#### [Page excerpt]
This chapter describes how to configure the system to run tasks automatically within a specific period of time, at a specified time and date, or when the system is lightly loaded.

About Automating Tasks

You can use automated tasks to perform periodic backups, monitor the system, run custom scripts, as well as other administrative tasks.

The cron and anacron utilities enable you to schedule the execution of recurring tasks, referred to as jobs, according to a combination of the following: time, day of the month, month, day of the week, and week. With the cron command, you can schedule jobs to run as often as every minute. If the system is down when a job is scheduled, cron does not run the job when the system restarts.

The anacron command you to schedule a system job to run only once per day. However, if a scheduled job has not been run, that job runs when the system restarts. The anacron command is mainly intended for use on laptop computers.

You do not usually need to run cron and anacron directly. The crond daemon executes scheduled tasks on behalf of cron and it starts anacron once every hour. crond looks in /etc/crontab or in files in /etc/cron.d for system cron job definitions, and /var/spool/cron for cron job definitions belonging to users. crond checks each job definition to see whether it should run in the current minute. If a job is scheduled for execution, crond runs it as the owner of the job definition file or, for system cron jobs, the user specified in the job definition (if any).

crond runs the 0anacron script in the /etc/cron.hourly directory as root once per hour according to the schedule in /etc/cron.d/0hourly. If anacron is not already running and the system is connected to mains and not battery power, crond starts anacron.

anacron runs the scripts in the /etc/cron.daily, /etc/cron.weekly, and /etc/cron.monthly directories as root once per day, week or month, according to the job definitions that are scheduled in /etc/anacrontab.

Configuring cron Jobs

System cron jobs are defined in crontab-format files in /etc/crontab or in files in /etc/cron.d. A crontab file typically consists of definitions for the SHELL, PATH, MAILTO, and HOME variables for the environment in which the jobs are run, followed by the job definitions themselves. Comment lines start with a # character; job definitions are specified by using the following format:

                  minute  hour  day  month  day-of-week  user  command
               

Each of the fields that you can specify are defined as follows:

minute

Specify a value of 0-59.

hour

Specify a value of 0-23.

day

Specify a value of 1-31.

month

Specify a value of 1-12 or jan, feb,..., dec.

day-of-week

Specify a value of 0-7 (Sunday can be 0 or 7) or sun, mon,...,sat.

#### [Dataset entries]
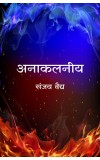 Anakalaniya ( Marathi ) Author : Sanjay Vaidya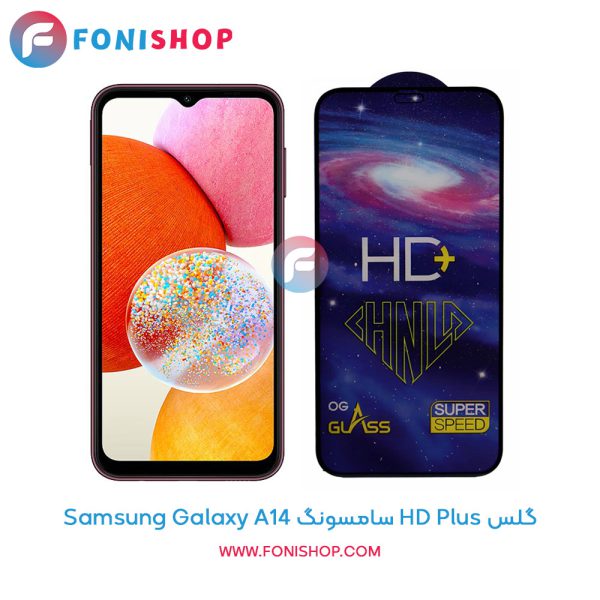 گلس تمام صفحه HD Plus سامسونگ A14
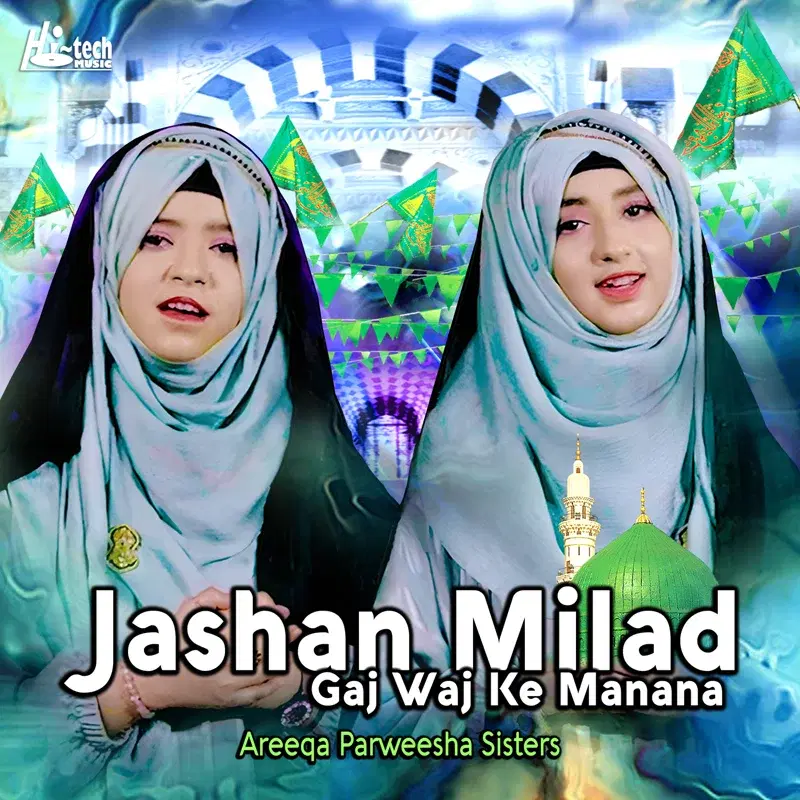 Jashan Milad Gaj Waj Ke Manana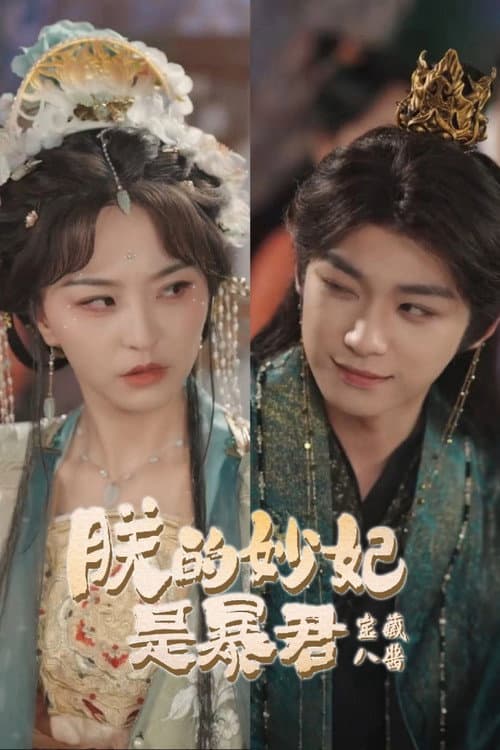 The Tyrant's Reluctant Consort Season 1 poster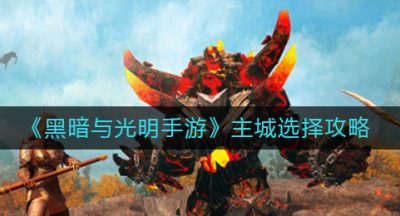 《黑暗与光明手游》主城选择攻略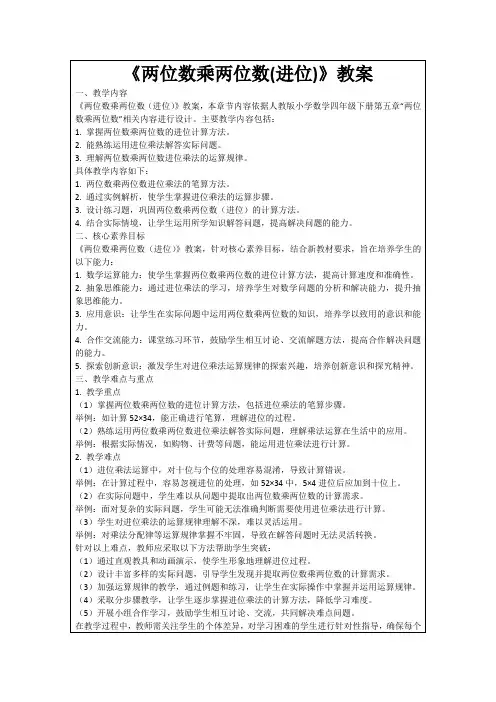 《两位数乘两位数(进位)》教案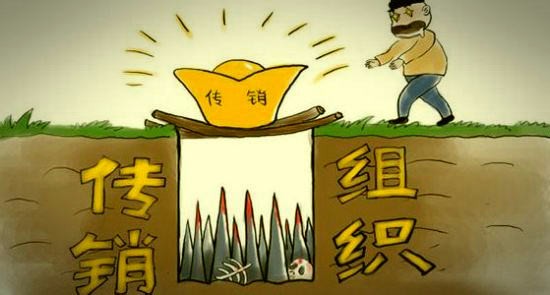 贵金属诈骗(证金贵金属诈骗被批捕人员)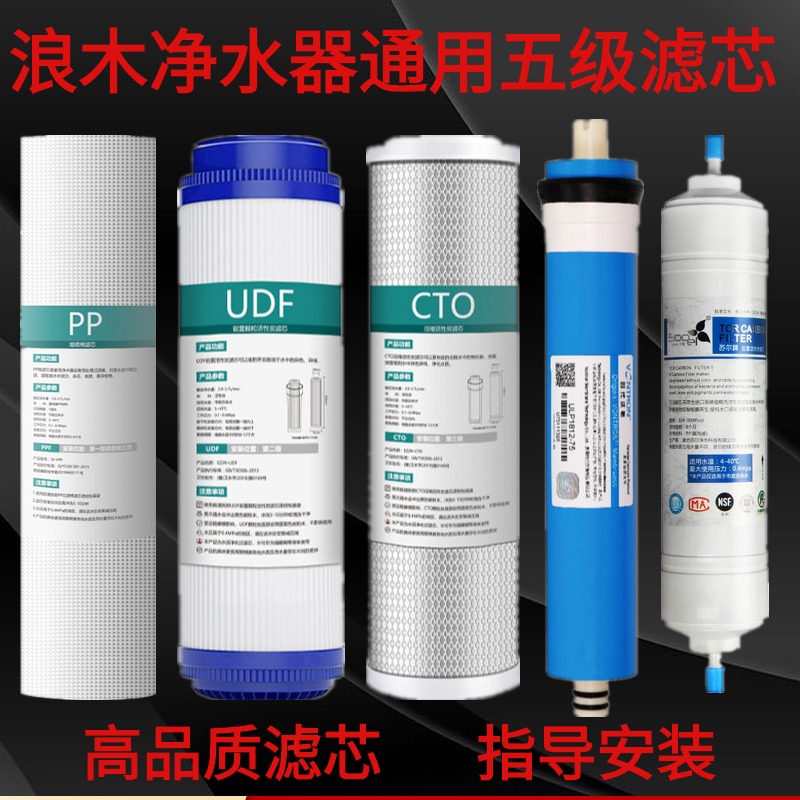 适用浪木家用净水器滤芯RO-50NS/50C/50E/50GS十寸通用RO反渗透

#### [Work order 1]
In the task-automation excerpt, rewrite the paragraph beginning "You do not usually need to run cron and anacron directly" as a brief list that keeps its main facts.
#### [Work order 2]
According to the task-automation excerpt, which file holds the schedule by which crond runs the 0anacron script?
#### [Work order 3]
From the task-automation excerpt, write out the passage from "The anacron command you" to "definition (if any).".

#### [Solution 1]
- Running cron and anacron directly is usually unnecessary.
- The crond daemon executes scheduled tasks for cron and starts anacron once every hour.
- System cron job definitions are read from /etc/crontab or files in /etc/cron.d. User definitions are read from /var/spool/cron.
- crond checks each job definition to see whether it should run in the current minute.
- A job runs as the owner of its definition file. For system cron jobs, it runs as the user specified in the definition, if any.

#### [Solution 2]
/etc/cron.d/0hourly

#### [Solution 3]
The anacron command you to schedule a system job to run only once per day. However, if a scheduled job has not been run, that job runs when the system restarts. The anacron command is mainly intended for use on laptop computers.

You do not usually need to run cron and anacron directly. The crond daemon executes scheduled tasks on behalf of cron and it starts anacron once every hour. crond looks in /etc/crontab or in files in /etc/cron.d for system cron job definitions, and /var/spool/cron for cron job definitions belonging to users. crond checks each job definition to see whether it should run in the current minute. If a job is scheduled for execution, crond runs it as the owner of the job definition file or, for system cron jobs, the user specified in the job definition (if any).